Fig. 26.1
(a) A 125I radioactive implant using sources in suture material is stitched into an absorbable mesh to simplify placement of radioactive sources in the tumor bed after resection of the tumor. (b) The mesh with radioactive sources attached is clipped onto the post-resection tissue of the tumor bed. (c) A coronal plane reconstructed from a CT scan with the resulting dose distribution overlaid. The CT is used to identify and localize the sources within the patient. A radiation oncology treatment planning system calculates the distribution of radiation delivered in the vicinity of the implant
Temporary Brachytherapy
Temporary brachytherapy places sources in the tumor or region of interest for a limited duration.

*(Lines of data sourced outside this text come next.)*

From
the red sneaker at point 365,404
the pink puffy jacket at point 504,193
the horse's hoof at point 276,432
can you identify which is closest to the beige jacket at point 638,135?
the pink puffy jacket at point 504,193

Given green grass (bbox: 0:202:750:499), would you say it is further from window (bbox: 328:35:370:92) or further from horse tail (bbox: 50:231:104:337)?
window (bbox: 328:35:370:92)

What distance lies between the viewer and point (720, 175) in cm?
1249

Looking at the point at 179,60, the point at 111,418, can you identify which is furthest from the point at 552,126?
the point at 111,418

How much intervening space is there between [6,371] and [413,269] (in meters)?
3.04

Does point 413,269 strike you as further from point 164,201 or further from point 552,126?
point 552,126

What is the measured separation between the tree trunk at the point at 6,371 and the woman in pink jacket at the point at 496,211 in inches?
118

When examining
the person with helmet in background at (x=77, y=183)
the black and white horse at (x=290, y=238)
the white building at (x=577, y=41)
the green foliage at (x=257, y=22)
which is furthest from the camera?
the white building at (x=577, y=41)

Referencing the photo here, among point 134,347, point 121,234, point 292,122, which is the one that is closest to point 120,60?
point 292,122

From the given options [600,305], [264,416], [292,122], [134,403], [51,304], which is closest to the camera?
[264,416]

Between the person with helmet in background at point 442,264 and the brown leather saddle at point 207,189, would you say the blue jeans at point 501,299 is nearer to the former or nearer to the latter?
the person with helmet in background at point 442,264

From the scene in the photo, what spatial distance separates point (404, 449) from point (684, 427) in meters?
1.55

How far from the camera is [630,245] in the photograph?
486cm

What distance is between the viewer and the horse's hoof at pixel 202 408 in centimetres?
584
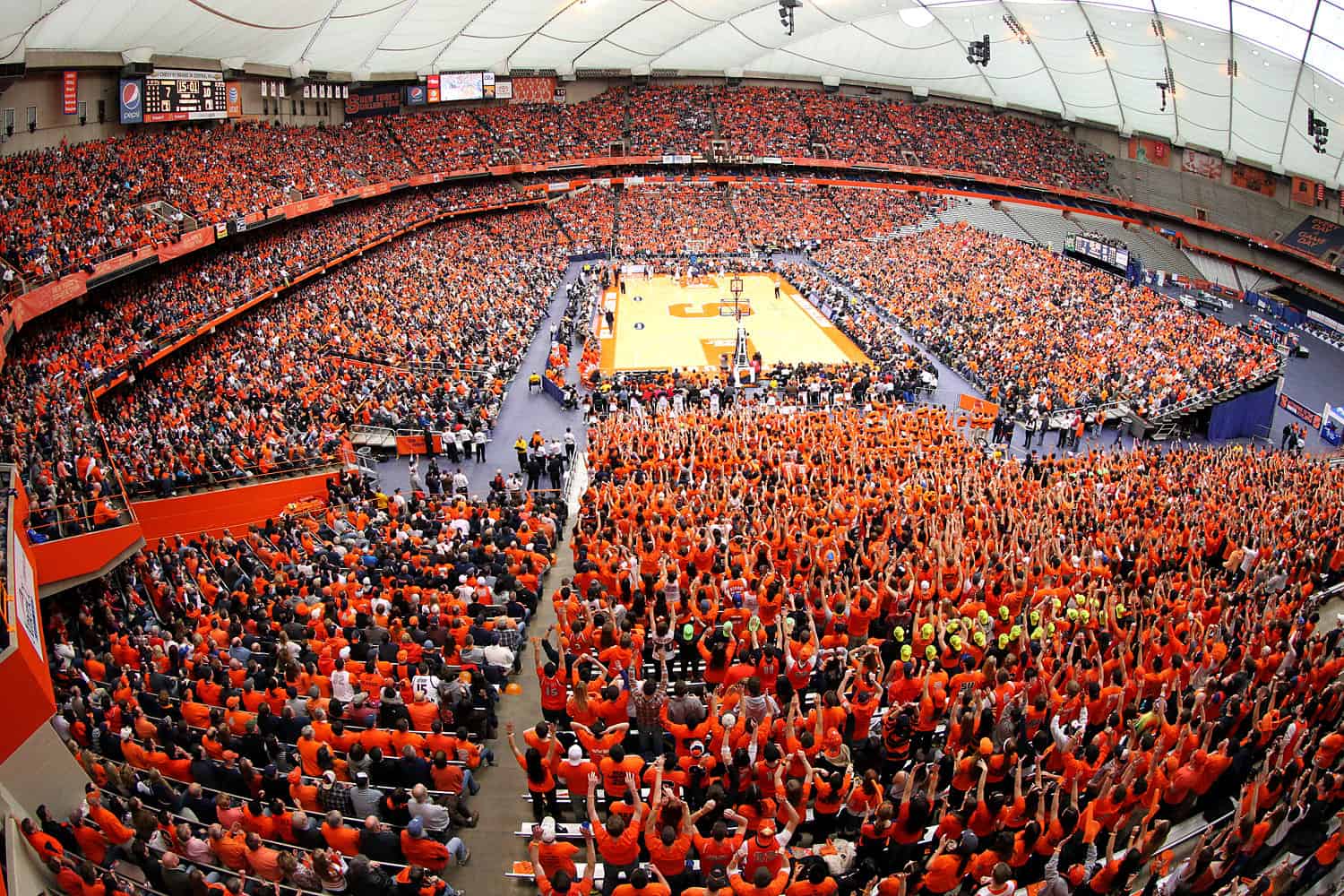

Afterloading is a method of decoupling the deployment of the radioactive sources from the procedure that provides access to the region of interest. Needles, catheters, or applicators may be placed, either as part of an open procedure or by less invasive means using image guidance. The radiation sources are delivered into the applicator later in the procedure or as part of a separate radiation therapy procedure.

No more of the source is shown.